Eagle-eyed investors won’t have been caught off guard by news of a soft first half from Diageo.

At September’s AGM, the FTSE 100 spirits giant said it expected first half organic operating profit growth to be ‘in-line with or slightly behind organic net sales growth’, and also warned it would ‘not be immune from significant changes to global trade policy’.

PRUDENTLY DOWNGRADING GUIDANCE

In today’s first half results statement, the Don Julio tequila-to-Captain Morgan rum maker revised down its full year 2020 net sales growth guidance, with chief executive Ivan Menezes now expecting ‘organic net sales growth to be towards the lower end of our 4 to 6% mid-term guidance range’.

The downgrade reflects a cocktail of factors. Diageo is witnessing increased levels of emerging markets volatility in places like India and Latin America, while also experiencing challenging trading conditions in Hong Kong and the Middle East.

Menezes and his team remain concerned over global trade policy and the potential for the coronavirus to dent China and airport demand.

Furthermore, the beverages business is lapping exceptional prior year comparatives following the strong performance achieved by ‘White Walker by Johnnie Walker’, with US tariffs and the strength of the pound creating additional headwinds.

CASH MACHINE YOU CAN COUNT ON

Despite these challenges, Diageo’s results for the six months to December were still very robust. The steady performer reported organic sales growth of 4.2%, in line with consensus and reflecting growth across regions and categories.

Organic operating profit grew by a better than expected 4.6%, although reported earnings per share was down 2.1% due in part to a one-off settlement with the French taxman.

During the half Diageo, a play on a rising middle class in developing economies, delivered almost £1bn of free cash flow and returned £1.1bn in buybacks to shareholders who are also being treated to a 5% hike in the half time dividend to 27.41p.

READ MORE ABOUT DIAGEO HERE

Liberum Capital is lukewarm on Diageo with a ‘hold’ rating.
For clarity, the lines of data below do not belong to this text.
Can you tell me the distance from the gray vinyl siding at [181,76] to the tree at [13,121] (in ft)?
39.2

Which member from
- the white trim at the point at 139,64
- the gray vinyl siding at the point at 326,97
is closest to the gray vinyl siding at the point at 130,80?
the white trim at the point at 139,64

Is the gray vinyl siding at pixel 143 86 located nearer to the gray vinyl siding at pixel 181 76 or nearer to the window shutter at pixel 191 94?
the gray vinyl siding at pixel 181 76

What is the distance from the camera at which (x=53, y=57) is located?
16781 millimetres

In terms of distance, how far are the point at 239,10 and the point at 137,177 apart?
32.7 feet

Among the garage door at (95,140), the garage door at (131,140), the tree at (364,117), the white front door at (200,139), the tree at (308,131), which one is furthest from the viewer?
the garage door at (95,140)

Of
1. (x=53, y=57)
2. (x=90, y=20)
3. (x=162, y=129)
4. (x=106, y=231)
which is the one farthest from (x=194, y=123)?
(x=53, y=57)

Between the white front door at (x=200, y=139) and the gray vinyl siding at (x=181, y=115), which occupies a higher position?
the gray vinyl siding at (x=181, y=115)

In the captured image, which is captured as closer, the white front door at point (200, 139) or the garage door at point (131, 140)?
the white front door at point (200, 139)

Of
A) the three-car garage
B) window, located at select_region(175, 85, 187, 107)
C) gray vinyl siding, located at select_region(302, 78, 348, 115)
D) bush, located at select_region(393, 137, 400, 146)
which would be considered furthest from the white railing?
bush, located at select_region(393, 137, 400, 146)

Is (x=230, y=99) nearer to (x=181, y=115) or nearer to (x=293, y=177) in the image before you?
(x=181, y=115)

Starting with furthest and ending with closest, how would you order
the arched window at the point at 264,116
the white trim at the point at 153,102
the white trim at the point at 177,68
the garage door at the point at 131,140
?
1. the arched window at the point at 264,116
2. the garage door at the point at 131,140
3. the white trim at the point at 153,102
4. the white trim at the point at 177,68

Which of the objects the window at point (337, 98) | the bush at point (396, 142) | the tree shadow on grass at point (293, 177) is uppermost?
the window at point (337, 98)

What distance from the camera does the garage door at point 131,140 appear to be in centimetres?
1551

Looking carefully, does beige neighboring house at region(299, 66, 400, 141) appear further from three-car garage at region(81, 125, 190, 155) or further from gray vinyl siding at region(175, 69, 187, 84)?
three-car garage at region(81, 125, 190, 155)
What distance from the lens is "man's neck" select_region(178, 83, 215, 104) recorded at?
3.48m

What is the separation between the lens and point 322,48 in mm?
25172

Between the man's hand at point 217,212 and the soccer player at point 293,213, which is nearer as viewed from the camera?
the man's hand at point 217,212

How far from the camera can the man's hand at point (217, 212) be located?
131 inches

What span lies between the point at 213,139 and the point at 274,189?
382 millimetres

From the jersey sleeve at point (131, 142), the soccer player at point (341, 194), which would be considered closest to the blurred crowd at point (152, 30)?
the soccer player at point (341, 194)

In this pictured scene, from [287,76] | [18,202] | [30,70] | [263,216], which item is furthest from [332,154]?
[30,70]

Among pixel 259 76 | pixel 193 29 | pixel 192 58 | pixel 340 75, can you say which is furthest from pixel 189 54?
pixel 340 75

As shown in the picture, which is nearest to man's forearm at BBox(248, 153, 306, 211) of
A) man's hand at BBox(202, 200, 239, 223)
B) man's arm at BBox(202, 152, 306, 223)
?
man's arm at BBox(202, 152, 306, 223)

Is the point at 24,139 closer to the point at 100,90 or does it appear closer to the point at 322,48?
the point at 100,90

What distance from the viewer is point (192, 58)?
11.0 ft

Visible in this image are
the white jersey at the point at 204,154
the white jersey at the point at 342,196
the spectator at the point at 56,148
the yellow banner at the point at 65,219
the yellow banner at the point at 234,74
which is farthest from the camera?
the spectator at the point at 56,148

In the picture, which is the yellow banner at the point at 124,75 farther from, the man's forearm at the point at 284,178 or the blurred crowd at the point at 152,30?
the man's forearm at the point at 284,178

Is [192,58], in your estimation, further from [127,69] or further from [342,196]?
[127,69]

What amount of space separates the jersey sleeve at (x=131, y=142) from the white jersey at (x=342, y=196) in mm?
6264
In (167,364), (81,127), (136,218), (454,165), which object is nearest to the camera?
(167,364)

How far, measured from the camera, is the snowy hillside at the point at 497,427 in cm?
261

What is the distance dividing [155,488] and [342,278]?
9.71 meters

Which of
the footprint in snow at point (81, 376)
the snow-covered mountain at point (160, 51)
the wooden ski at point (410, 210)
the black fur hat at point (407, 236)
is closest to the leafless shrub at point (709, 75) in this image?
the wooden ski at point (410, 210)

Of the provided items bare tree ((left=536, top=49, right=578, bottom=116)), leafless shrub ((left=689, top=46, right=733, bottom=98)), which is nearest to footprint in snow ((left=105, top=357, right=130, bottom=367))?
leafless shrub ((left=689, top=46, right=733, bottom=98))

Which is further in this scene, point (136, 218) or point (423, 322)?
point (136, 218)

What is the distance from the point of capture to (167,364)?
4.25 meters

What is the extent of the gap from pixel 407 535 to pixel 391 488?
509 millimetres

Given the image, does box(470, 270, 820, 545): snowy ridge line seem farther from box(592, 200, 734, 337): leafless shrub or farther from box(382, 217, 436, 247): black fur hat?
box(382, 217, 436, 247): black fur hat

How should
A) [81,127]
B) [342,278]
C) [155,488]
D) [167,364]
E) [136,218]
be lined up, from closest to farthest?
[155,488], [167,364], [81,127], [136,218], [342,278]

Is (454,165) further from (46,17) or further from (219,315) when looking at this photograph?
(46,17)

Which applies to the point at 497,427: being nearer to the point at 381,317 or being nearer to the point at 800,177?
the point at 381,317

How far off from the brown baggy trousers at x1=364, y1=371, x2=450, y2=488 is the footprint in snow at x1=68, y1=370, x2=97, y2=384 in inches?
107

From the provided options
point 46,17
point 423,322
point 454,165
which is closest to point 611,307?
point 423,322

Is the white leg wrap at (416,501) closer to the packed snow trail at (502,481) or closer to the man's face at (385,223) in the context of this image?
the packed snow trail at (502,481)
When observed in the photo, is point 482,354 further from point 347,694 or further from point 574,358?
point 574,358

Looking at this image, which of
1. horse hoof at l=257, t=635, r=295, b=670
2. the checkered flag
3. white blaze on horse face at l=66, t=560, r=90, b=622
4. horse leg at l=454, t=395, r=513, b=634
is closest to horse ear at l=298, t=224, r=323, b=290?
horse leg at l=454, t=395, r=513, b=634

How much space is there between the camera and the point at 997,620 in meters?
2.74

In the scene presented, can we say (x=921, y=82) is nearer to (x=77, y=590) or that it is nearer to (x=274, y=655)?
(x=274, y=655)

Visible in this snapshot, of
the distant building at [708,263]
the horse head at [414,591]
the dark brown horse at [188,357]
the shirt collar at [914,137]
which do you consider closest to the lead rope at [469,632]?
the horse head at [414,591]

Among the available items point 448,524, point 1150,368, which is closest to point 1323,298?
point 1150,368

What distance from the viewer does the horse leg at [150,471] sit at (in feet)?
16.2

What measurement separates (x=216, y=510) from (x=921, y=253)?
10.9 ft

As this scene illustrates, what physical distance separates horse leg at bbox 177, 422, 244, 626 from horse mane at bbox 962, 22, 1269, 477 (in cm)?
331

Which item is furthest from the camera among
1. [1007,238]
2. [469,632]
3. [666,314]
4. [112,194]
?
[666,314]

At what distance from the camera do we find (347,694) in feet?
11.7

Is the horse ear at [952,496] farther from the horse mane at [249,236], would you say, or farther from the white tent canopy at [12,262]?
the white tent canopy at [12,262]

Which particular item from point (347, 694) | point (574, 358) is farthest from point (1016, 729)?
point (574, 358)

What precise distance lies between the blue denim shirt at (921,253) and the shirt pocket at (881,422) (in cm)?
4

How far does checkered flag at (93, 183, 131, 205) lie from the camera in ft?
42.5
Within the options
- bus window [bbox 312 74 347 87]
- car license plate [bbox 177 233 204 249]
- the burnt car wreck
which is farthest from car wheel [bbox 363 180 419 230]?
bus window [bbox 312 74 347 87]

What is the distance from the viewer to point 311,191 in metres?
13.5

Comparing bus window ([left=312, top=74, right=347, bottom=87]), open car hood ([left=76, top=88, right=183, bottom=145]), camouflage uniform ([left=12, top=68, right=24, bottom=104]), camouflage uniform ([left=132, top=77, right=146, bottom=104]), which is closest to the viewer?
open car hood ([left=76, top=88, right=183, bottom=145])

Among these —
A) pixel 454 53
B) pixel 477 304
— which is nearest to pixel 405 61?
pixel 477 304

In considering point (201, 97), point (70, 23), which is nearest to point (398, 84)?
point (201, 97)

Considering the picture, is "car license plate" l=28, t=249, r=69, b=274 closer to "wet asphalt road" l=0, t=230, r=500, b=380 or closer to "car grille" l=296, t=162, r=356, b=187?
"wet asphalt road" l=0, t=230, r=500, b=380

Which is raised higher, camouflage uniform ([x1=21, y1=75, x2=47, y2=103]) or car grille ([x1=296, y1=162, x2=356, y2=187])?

The broker commented: ‘Diageo is a juggernaut in the beverages world with a broad portfolio of brands, providing the company with the scale and a wide economic moat, which can be observed by its industry-leading margins’.

However, Liberum’s enthusiasm is ‘tempered by a slow start to full year 2020. We have a preference for the stocks trading at a steeper discount to staples peers with more scope for improvement to their respective equity stories, specifically Unilever (ULVR) and Imperial Brands (IMB).’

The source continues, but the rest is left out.